__Given entries__:
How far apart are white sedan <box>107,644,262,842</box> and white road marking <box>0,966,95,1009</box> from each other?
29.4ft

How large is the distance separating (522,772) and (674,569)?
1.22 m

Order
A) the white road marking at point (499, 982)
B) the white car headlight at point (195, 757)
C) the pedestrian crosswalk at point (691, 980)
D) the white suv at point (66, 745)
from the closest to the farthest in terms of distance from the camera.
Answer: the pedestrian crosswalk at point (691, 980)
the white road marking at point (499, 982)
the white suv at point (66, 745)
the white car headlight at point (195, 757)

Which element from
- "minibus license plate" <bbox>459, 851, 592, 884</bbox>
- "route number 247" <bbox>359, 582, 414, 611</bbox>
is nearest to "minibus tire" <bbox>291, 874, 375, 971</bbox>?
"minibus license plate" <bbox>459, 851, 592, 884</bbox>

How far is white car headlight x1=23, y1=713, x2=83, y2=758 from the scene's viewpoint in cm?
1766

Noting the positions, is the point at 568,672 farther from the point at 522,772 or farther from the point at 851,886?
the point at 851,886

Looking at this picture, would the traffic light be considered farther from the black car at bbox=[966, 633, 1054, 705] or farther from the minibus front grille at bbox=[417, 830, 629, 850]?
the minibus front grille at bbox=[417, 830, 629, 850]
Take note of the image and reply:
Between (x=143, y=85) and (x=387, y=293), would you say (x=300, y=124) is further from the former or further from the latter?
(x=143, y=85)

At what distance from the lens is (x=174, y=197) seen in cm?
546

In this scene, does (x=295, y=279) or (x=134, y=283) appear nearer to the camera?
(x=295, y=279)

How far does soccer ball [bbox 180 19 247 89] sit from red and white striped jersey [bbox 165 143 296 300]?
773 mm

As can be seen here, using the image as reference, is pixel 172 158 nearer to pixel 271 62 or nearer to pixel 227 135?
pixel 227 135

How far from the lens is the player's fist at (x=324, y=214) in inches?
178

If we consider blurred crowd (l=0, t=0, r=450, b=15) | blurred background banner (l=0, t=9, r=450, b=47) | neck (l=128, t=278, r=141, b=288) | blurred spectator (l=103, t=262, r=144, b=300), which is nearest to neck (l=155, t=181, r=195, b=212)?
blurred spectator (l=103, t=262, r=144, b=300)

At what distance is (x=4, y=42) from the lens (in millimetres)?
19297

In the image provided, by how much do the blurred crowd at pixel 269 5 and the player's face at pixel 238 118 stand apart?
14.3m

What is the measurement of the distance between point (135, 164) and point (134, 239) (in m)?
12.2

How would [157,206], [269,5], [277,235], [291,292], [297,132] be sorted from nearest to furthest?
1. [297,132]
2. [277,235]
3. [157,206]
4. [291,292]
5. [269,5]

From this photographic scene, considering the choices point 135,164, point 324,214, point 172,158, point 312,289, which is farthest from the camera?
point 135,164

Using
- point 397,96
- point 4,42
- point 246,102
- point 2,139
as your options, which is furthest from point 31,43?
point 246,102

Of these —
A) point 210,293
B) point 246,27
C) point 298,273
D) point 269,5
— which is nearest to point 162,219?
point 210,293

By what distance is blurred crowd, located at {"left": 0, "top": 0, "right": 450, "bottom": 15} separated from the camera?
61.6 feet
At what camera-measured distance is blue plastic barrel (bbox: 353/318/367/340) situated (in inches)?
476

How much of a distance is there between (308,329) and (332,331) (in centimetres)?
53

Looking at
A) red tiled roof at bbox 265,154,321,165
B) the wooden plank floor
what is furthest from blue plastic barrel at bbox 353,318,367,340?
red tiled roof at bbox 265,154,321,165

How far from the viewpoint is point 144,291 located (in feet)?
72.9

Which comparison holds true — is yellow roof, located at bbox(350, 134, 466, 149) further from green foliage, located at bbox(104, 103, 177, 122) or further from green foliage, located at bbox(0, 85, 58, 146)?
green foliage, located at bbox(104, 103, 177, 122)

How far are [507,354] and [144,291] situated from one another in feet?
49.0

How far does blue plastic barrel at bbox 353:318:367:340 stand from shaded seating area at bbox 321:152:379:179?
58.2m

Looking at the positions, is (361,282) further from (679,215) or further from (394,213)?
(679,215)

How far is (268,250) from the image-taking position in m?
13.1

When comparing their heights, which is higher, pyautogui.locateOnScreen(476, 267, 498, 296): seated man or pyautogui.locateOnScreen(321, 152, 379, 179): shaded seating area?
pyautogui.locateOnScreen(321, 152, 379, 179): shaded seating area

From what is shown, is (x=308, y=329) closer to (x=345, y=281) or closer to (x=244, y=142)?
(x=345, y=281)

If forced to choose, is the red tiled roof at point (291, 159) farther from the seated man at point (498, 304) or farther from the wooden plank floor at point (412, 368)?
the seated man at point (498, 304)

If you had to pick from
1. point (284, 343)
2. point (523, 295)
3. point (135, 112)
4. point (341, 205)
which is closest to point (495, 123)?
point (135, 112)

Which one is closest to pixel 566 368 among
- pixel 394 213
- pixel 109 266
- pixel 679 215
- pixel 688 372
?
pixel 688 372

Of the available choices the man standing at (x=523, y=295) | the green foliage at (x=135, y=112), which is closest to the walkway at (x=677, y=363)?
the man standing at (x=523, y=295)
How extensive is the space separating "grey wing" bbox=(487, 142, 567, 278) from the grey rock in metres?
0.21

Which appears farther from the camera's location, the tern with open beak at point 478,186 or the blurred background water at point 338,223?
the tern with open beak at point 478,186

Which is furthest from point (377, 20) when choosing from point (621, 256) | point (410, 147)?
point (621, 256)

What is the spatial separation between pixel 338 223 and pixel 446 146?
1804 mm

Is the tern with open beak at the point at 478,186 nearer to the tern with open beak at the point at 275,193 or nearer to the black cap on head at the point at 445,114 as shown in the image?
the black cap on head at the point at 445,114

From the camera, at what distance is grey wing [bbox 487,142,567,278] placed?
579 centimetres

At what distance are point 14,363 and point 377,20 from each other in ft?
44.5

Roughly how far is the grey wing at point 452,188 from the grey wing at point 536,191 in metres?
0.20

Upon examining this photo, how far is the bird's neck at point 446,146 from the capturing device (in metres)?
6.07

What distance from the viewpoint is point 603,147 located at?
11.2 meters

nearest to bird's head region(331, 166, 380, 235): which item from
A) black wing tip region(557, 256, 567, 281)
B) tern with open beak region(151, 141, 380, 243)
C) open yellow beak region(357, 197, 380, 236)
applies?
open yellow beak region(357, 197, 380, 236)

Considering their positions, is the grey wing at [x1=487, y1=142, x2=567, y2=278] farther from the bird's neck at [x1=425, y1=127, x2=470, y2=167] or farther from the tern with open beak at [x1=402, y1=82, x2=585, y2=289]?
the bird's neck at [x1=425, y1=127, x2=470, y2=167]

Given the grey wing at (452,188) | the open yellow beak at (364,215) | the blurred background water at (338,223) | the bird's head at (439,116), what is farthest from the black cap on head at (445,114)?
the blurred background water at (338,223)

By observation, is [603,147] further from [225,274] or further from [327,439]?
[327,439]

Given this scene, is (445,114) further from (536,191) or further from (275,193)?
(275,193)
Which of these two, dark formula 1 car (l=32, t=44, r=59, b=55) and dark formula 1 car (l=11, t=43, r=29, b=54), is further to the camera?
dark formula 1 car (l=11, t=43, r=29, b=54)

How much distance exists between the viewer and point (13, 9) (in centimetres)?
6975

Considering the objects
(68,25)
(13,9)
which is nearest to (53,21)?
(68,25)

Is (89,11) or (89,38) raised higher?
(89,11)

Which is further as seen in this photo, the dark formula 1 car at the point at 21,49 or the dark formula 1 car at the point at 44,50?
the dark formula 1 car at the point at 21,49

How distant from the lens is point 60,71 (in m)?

__Brief__:
Arrange the items from the line with "Is the tern" to the line with "11.2 meters", both ends included, as a two-column CSV with the columns input and reference. Give one row per item, with its text in one quoted field and its answer in another, replacing any line breaks with spaces.

__Answer for this exercise__:
input,reference
"Is the tern with open beak at the point at 478,186 nearer to the tern with open beak at the point at 275,193 or nearer to the black cap on head at the point at 445,114 as shown in the image?","the black cap on head at the point at 445,114"
"From the camera, at what distance is grey wing [bbox 487,142,567,278] placed?","579 centimetres"
"At what distance are point 14,363 and point 377,20 from each other in ft?","44.5"
"Roughly how far is the grey wing at point 452,188 from the grey wing at point 536,191 in metres?","0.20"
"Upon examining this photo, how far is the bird's neck at point 446,146 from the capturing device (in metres)?","6.07"
"What distance from the viewpoint is point 603,147 located at?","11.2 meters"